In terms of choreography, it's fun but challenging. Because we're in "bear suits" we can't use our heads or our epaulement (shoulders) so it's tricky when that comes naturally. And they want all the arm movements very sharp so that they read with the costumes on. My multiple corrections for the day (they were excellent about giving personal corrections to all!) were mostly focused on making sharper arms. Hey, you can take the girl out of ballet but you can't take the ballet out of the girl!

For our "ballerina bear" section, there are 3 of us that dance to the beloved Sugar Plum music. Apparently we appear in a big gift box that opens up and then we come out and dance. I'm in the middle. And we had to practice with our wands. My goodness, you'd think I was carrying a big glittery pink BRICK. It was so heavy! I don't know if the show wands will be the same, but the rehearsal wand was weighing down my arm after 8 hours...although it was cute with a little disco ball on top :).

The biggest challenge of the day was not the actual steps or even learning them so fast, but it was the spacing. Ever wonder how the Rockettes are so accurately evenly spaced?

Well, the stage has a huge number line going across it in addition to colored tapes and colored dotted tapes that divide the panels. Every single step (EVERY every every tiny step) has an exact number and color of where it needs to be or how far it needs to travel. For instance, I start on 16 green dot. I balance' out to 18 green dot, then balance' back to 16. But then there's a soutinou out and down to 14 red line. And we make a circle later and I must be on 4 between the white line and the white dot. By the end of the day, I felt like I was playing ballet Twister or something!
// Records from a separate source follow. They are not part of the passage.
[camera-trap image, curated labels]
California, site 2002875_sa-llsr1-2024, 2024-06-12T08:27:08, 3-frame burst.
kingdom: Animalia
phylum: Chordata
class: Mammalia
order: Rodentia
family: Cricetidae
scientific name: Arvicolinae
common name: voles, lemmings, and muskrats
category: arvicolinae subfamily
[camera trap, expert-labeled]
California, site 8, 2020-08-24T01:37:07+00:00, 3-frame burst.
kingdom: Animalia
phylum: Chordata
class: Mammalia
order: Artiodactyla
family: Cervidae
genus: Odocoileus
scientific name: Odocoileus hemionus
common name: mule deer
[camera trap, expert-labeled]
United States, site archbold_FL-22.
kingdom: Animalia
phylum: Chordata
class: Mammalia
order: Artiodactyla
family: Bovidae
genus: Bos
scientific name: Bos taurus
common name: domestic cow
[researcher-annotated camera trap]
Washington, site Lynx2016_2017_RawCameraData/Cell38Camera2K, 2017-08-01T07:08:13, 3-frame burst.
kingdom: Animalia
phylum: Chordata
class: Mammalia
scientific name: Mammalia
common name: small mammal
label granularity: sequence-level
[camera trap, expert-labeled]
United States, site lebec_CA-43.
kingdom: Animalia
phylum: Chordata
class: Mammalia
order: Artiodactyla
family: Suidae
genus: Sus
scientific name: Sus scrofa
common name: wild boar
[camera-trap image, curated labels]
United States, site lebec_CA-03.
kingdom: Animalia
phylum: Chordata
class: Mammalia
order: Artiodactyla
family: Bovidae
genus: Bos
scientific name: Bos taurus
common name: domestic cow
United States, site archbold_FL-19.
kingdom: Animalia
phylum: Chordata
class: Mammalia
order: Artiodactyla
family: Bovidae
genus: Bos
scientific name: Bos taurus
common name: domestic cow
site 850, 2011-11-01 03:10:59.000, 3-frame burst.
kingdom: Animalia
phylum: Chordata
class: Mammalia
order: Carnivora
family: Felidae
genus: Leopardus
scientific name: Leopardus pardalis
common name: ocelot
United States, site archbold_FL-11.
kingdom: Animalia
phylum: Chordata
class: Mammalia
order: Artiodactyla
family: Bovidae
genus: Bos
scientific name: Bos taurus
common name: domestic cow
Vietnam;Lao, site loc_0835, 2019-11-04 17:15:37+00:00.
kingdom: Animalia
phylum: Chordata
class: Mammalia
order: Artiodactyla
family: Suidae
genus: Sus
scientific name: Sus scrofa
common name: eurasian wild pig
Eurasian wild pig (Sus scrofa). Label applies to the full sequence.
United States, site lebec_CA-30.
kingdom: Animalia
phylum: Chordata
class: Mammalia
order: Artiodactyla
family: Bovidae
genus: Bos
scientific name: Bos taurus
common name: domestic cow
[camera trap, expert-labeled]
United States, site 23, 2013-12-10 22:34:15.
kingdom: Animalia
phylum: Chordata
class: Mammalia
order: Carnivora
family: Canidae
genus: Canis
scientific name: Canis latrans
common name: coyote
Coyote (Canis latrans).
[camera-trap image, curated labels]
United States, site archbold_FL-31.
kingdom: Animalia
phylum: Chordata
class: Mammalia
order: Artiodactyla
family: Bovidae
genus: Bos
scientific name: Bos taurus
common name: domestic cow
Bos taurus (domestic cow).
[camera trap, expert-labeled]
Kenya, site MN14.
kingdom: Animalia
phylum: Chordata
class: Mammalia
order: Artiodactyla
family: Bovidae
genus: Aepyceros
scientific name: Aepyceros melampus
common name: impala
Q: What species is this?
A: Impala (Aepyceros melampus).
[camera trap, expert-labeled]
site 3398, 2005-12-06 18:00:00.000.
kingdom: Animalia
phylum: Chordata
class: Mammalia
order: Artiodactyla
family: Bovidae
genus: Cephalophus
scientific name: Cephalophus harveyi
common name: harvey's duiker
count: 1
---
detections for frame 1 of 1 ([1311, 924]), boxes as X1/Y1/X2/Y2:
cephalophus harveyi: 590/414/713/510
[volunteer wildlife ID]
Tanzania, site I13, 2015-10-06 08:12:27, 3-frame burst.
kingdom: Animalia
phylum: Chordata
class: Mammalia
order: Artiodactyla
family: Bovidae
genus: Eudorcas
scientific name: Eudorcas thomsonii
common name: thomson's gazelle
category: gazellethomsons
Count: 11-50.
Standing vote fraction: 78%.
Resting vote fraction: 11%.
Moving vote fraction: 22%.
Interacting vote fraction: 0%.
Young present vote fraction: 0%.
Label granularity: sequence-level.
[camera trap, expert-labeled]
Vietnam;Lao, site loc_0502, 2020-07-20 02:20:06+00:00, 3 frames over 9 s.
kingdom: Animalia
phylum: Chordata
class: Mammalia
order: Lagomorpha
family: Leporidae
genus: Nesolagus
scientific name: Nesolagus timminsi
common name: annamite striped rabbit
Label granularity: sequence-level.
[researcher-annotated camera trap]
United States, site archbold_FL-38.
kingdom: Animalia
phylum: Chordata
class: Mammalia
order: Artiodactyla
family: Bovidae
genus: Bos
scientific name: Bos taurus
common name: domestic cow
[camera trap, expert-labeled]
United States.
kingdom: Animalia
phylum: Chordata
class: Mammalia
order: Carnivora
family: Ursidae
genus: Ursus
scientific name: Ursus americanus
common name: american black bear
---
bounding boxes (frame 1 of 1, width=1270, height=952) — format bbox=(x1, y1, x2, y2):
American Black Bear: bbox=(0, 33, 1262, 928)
Talk about details. I'm sure it will become second nature soon, but trying to grasp the actual choreographing on top of where my mark is and how far exactly I must travel in each step in all directions is a tease of the brain.

Which is why tonight is devoted to doing my homework of writing down the sequence and my exact places. We're told "there's no time to go back, only forward" and we won't do Nutcracker again for a while, so I MUST remember everything. Tomorrow we learn a whole new dance. Let the note-taking begin!